Repita fielmente todas as entradas abaixo, sem alterar nenhuma linha. Deixe as imagens de fora da resposta.

◆ Material fornecido:
----------

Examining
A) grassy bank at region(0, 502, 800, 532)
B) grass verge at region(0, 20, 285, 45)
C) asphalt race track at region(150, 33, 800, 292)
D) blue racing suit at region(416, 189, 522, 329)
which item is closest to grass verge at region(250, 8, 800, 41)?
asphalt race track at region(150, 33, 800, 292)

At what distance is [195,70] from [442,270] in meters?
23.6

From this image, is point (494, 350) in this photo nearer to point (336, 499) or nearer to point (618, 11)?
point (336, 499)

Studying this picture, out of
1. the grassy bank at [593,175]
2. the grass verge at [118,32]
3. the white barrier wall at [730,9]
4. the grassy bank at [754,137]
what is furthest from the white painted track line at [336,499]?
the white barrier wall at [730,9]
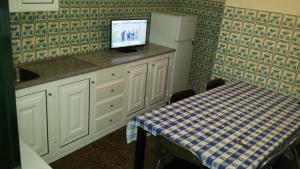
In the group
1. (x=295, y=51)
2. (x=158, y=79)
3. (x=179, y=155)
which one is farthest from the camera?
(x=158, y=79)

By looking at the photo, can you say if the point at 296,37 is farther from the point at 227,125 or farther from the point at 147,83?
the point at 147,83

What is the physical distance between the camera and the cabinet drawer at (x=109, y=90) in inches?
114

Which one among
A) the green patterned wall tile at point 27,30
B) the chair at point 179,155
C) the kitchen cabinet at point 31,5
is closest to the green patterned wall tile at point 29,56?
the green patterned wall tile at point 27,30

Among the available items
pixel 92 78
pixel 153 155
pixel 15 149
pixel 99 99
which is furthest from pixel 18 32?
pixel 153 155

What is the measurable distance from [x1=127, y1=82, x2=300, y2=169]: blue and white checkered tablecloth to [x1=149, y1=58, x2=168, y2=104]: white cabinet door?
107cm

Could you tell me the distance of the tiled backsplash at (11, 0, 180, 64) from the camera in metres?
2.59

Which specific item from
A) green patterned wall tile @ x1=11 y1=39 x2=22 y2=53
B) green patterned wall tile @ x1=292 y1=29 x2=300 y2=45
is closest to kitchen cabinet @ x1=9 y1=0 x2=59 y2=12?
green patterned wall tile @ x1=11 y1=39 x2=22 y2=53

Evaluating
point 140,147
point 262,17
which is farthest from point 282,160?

----------

◆ Resposta do exercício:
Examining
A) grassy bank at region(0, 502, 800, 532)
B) grass verge at region(0, 20, 285, 45)
C) asphalt race track at region(150, 33, 800, 292)
D) blue racing suit at region(416, 189, 522, 329)
which item is closest to grass verge at region(250, 8, 800, 41)?
asphalt race track at region(150, 33, 800, 292)

At what distance is [195,70] from [442,270] in meters?
23.6

From this image, is point (494, 350) in this photo nearer to point (336, 499) or nearer to point (618, 11)?
point (336, 499)

Studying this picture, out of
1. the grassy bank at [593,175]
2. the grass verge at [118,32]
3. the white barrier wall at [730,9]
4. the grassy bank at [754,137]
what is furthest from the white painted track line at [336,499]?
the white barrier wall at [730,9]
In the group
1. (x=295, y=51)
2. (x=158, y=79)
3. (x=179, y=155)
which one is farthest from the camera?
(x=158, y=79)

By looking at the photo, can you say if the point at 296,37 is farther from the point at 227,125 or farther from the point at 147,83?
the point at 147,83

What is the physical distance between the camera and the cabinet drawer at (x=109, y=90) in inches?
114

Which one among
A) the green patterned wall tile at point 27,30
B) the chair at point 179,155
C) the kitchen cabinet at point 31,5
is closest to the green patterned wall tile at point 29,56?
the green patterned wall tile at point 27,30

Among the available items
pixel 92 78
pixel 153 155
pixel 15 149
pixel 99 99
which is furthest from pixel 18 32?
pixel 153 155

What is the measurable distance from [x1=127, y1=82, x2=300, y2=169]: blue and white checkered tablecloth to [x1=149, y1=58, x2=168, y2=104]: white cabinet door?
107cm

Could you tell me the distance of the tiled backsplash at (11, 0, 180, 64) from the camera in metres?
2.59

Which specific item from
A) green patterned wall tile @ x1=11 y1=39 x2=22 y2=53
B) green patterned wall tile @ x1=292 y1=29 x2=300 y2=45
is closest to kitchen cabinet @ x1=9 y1=0 x2=59 y2=12?
green patterned wall tile @ x1=11 y1=39 x2=22 y2=53

Evaluating
point 140,147
point 262,17
which is farthest from point 282,160?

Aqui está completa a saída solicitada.